Wednesday, August 25, 2010


A review of Mark Bowden’s The Best Game Ever (2008)

(Rating 4 of 5)

This book is not about one game, despite its title, rather it is about the world in which the game was played. It is played in Dwight D. Eisenhower's America where people are discussing sputnik and the Rosenburgs. Where if you were a black player, playing for the Baltimore Colts, you had to play in a city that was segregated. The modern Civil Rights Movement, which would led to the Civil Rights Act of 1964, was just getting started, but in this place that still seemed too far away.

In the 1950s baseball is the national pass time and basketball is in second with the Boston Celtics of Bill Russell being totally dominant. Football was not really new, it had been around for over half a century, but it was still evolving. The book captures this evolution and those who had made it so. Coaches, players and commissioners, all who had a hand in creating the modern game are featured in this book. The two personalities that stand out the most are Johnny Unitas and Raymond Berry.
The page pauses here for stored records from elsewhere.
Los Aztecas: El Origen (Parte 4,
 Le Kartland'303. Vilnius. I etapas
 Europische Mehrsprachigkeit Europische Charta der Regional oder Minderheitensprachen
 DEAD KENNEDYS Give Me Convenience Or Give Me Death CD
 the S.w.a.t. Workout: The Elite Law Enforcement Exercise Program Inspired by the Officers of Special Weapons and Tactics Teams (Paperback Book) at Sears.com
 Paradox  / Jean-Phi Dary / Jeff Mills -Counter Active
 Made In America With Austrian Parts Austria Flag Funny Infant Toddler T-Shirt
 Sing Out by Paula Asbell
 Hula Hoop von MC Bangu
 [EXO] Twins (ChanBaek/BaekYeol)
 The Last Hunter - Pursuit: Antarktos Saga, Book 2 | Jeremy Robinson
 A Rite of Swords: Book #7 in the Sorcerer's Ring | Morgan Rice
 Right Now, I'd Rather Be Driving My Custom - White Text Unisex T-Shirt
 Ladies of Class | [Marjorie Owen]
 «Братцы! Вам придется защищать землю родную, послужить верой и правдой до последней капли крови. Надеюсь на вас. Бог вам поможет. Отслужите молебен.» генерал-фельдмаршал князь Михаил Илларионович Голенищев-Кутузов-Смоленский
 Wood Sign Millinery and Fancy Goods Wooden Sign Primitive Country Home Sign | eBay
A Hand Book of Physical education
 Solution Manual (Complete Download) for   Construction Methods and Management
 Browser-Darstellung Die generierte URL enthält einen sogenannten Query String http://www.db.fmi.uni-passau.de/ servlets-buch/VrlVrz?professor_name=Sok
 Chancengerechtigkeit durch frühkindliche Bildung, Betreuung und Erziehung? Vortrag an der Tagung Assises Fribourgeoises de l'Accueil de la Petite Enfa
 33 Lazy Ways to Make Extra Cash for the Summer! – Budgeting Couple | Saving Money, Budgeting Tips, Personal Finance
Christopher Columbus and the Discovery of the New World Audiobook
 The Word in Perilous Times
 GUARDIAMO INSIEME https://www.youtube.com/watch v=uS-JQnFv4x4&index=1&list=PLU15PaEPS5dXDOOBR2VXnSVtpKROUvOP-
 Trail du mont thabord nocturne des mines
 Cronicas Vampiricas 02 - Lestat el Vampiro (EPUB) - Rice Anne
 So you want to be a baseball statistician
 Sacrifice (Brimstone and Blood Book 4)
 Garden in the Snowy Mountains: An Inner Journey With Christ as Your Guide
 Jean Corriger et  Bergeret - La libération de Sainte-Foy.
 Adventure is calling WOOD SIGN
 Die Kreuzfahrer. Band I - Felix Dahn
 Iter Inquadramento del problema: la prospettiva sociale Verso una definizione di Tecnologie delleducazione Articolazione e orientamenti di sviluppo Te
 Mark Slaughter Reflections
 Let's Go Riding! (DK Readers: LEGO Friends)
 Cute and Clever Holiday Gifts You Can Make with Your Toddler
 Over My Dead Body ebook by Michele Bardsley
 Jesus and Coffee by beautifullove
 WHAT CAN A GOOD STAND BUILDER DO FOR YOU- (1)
This Championship game would be played at Yankee stadium because the Giants were not important enough to get there own stadium. It would be the first ever NFL game to go into overtime. The two teams were the Giants and the Colts, who as a Patriots fan I despise both making it in some ways a difficult book for me. Nevertheless I would highly recommend this book to anyone who would like to know more about this era in the history of football.